GIVEN DATA:

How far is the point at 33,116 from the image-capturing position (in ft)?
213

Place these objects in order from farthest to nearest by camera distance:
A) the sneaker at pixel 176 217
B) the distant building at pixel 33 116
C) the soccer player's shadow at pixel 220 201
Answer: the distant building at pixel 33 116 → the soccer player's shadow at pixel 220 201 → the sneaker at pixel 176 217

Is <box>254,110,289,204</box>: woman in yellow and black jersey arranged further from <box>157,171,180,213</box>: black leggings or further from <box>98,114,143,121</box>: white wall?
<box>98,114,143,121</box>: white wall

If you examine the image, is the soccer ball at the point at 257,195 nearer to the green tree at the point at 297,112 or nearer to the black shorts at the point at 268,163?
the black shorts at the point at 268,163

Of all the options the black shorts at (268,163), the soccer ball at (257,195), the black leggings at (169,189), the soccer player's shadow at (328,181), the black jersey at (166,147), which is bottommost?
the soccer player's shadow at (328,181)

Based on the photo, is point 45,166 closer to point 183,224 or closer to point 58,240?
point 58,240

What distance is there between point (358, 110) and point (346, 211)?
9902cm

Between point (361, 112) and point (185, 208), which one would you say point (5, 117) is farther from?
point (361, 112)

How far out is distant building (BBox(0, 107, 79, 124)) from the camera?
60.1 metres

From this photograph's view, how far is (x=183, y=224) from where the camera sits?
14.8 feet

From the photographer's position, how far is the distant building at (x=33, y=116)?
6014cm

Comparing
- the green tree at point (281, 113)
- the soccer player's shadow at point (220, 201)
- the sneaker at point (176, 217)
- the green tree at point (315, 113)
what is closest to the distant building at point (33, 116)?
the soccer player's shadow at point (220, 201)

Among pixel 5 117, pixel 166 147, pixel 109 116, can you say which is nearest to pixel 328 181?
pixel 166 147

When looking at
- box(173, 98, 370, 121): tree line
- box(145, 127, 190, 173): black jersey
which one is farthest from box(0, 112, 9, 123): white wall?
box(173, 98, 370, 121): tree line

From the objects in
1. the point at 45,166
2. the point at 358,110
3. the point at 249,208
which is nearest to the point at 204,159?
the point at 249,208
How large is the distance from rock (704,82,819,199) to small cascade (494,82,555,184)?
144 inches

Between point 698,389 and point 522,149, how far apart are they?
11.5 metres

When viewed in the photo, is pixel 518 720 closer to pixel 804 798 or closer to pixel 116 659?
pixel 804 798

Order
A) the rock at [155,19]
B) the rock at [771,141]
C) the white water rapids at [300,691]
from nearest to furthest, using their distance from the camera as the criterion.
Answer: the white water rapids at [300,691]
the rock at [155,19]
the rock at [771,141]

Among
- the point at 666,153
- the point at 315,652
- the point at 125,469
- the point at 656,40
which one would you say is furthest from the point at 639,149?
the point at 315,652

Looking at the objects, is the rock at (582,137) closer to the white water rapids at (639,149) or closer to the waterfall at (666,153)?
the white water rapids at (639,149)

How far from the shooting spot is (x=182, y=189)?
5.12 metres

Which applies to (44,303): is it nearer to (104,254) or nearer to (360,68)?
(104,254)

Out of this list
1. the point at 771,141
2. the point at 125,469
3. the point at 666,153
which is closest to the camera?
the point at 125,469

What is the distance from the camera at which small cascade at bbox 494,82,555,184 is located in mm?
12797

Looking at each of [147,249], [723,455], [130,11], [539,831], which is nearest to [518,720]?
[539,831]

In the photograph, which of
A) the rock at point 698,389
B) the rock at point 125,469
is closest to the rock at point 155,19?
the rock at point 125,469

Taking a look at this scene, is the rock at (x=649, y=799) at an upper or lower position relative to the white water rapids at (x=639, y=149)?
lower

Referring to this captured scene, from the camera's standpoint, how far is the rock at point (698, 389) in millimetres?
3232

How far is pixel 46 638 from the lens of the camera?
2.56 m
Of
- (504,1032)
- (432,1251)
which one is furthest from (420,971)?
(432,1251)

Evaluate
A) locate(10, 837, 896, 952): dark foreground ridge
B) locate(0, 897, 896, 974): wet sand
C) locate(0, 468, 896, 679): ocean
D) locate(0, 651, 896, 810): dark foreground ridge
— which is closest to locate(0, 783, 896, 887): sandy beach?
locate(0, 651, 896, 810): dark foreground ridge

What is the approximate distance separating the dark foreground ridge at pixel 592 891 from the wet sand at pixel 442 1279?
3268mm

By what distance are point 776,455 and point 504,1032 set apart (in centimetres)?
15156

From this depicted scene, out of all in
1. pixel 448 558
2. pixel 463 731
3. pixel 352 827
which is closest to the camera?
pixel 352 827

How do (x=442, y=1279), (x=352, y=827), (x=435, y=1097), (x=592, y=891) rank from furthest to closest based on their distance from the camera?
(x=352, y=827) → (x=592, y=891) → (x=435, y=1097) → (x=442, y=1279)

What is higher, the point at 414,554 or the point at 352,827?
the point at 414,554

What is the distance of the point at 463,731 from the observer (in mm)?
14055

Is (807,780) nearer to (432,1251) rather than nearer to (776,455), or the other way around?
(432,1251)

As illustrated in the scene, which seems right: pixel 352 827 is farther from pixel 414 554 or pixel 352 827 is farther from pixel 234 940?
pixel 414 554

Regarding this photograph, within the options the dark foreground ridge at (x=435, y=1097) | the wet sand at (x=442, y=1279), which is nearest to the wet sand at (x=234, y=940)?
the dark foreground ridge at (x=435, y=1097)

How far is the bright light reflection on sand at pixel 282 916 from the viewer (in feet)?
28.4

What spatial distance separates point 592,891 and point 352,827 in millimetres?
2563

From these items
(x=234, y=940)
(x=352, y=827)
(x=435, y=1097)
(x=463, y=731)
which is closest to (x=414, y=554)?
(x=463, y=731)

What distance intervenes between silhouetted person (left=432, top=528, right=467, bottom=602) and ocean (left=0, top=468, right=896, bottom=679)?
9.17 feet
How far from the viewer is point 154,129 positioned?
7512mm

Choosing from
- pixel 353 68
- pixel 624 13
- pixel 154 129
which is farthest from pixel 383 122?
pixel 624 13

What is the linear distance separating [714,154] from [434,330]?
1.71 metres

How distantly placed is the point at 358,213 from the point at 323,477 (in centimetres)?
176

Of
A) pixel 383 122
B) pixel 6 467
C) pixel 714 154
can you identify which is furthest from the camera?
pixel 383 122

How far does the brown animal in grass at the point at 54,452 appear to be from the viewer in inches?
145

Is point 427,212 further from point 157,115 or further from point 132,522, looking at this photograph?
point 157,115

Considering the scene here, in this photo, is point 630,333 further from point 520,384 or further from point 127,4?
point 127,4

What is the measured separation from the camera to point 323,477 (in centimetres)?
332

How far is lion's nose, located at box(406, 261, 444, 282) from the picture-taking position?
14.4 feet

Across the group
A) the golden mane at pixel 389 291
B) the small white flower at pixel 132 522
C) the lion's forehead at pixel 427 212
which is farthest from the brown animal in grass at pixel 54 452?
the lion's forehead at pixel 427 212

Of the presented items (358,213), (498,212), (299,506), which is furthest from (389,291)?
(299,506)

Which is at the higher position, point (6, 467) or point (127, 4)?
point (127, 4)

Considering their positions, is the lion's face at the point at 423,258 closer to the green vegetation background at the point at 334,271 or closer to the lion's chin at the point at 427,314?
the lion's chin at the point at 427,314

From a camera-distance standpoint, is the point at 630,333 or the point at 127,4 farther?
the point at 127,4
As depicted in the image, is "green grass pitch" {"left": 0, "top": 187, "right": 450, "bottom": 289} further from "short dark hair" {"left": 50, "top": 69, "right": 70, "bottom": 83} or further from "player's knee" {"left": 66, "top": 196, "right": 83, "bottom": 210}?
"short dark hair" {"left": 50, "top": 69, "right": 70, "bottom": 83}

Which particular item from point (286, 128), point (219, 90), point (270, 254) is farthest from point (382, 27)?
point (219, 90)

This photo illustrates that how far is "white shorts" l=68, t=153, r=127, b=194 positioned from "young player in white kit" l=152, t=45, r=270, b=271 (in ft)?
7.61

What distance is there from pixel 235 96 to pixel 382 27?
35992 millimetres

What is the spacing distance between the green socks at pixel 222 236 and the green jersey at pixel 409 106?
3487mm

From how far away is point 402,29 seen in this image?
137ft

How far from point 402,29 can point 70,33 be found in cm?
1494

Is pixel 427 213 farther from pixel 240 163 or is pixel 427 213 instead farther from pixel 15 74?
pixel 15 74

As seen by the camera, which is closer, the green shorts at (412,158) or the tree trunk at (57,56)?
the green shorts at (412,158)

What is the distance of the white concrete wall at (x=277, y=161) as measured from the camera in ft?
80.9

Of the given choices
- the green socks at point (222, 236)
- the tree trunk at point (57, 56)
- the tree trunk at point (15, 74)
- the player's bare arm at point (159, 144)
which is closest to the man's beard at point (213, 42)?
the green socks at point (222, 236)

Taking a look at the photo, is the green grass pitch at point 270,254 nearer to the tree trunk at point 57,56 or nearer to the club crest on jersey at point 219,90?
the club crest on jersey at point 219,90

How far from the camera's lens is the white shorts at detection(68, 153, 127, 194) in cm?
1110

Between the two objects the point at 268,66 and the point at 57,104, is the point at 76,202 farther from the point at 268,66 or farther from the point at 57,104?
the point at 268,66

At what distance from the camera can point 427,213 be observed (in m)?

EXERCISE: Reproduce the lines word for word, starting at the one holding "Taking a look at the" and ending at the final line of the material above.

EXPECTED ANSWER:
Taking a look at the photo, is the green grass pitch at point 270,254 nearer to the tree trunk at point 57,56 or nearer to the club crest on jersey at point 219,90?
the club crest on jersey at point 219,90

How far from the camera's lens is the white shorts at detection(68, 153, 127, 194) in cm?
1110

Between the two objects the point at 268,66 and the point at 57,104, is the point at 76,202 farther from the point at 268,66 or farther from the point at 57,104?
the point at 268,66

At what distance from the camera can point 427,213 be observed (in m)?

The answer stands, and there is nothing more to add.